* start Source records *
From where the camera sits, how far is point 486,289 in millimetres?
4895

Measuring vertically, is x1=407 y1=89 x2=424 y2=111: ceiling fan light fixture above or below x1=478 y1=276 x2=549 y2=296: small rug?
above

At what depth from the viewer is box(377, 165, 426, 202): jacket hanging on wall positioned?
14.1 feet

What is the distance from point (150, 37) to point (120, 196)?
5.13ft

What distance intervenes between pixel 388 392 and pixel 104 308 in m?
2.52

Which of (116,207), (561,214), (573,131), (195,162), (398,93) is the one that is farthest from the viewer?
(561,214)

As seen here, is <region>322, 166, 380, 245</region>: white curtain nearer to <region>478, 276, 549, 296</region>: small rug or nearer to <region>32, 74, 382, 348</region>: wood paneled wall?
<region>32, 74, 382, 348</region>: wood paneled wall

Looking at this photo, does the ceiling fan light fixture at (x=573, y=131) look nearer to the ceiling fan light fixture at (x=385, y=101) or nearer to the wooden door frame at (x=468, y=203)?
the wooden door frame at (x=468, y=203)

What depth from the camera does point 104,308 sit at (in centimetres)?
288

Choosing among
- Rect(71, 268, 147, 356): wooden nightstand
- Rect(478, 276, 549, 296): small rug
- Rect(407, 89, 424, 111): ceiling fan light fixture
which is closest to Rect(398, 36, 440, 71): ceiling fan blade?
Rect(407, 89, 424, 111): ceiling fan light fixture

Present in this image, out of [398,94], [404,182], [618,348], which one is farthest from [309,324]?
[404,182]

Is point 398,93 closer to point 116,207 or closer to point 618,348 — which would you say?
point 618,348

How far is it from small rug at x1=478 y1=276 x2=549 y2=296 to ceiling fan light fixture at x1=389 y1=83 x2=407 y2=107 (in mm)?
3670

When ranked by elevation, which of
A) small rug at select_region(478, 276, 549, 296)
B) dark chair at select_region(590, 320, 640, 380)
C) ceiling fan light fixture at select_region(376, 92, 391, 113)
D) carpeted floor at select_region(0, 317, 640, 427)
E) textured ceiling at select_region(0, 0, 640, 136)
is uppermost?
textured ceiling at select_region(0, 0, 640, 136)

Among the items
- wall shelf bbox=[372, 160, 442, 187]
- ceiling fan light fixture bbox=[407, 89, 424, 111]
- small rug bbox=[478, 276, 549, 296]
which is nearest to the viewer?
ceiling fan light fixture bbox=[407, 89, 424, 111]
* end Source records *
» **Challenge**
Rewrite all of the records above, replacing every occurrence of "small rug" with "area rug" and leaving everything else unchanged.

» **Solution to this exercise**
From where the camera sits, how far is point 486,289 in millimetres?
4895

Measuring vertically, is x1=407 y1=89 x2=424 y2=111: ceiling fan light fixture above or below x1=478 y1=276 x2=549 y2=296: area rug?
above

At what depth from the viewer is box(377, 165, 426, 202): jacket hanging on wall positioned?
14.1 feet

What is the distance from point (150, 37) to point (120, 196)?
5.13ft

What distance intervenes between pixel 388 392 and pixel 104 308 in m?
2.52

Which of (116,207), (561,214), (573,131), (195,162), (398,93) is the one that is farthest from the viewer?
(561,214)

As seen here, is <region>322, 166, 380, 245</region>: white curtain nearer to <region>478, 276, 549, 296</region>: area rug or nearer to <region>32, 74, 382, 348</region>: wood paneled wall?
<region>32, 74, 382, 348</region>: wood paneled wall

Looking at this photo, does the ceiling fan light fixture at (x=573, y=131) look nearer to the ceiling fan light fixture at (x=385, y=101) or nearer to the wooden door frame at (x=468, y=203)?
the wooden door frame at (x=468, y=203)

What depth from the camera does point 104,308 sit at (in centimetres)?
288

Choosing among
- Rect(71, 268, 147, 356): wooden nightstand
- Rect(478, 276, 549, 296): area rug
- Rect(407, 89, 424, 111): ceiling fan light fixture
which is closest to Rect(398, 36, 440, 71): ceiling fan blade?
Rect(407, 89, 424, 111): ceiling fan light fixture

Present in this image, out of [398,94], [404,182], [618,348], which one is farthest from [309,324]?
[404,182]

Is point 398,93 closer to point 116,207 or closer to point 618,348 — which would you say?
point 618,348

How far is it from area rug at x1=478 y1=276 x2=549 y2=296 to ceiling fan light fixture at x1=389 y1=83 x2=407 y2=107 (in mm)?
3670

When ranked by elevation, which of
A) area rug at select_region(478, 276, 549, 296)
B) dark chair at select_region(590, 320, 640, 380)
C) ceiling fan light fixture at select_region(376, 92, 391, 113)
D) carpeted floor at select_region(0, 317, 640, 427)
E) textured ceiling at select_region(0, 0, 640, 136)
is uppermost?
textured ceiling at select_region(0, 0, 640, 136)

Among the items
- wall shelf bbox=[372, 160, 442, 187]
- ceiling fan light fixture bbox=[407, 89, 424, 111]
- area rug bbox=[478, 276, 549, 296]
which is nearest to the viewer?
ceiling fan light fixture bbox=[407, 89, 424, 111]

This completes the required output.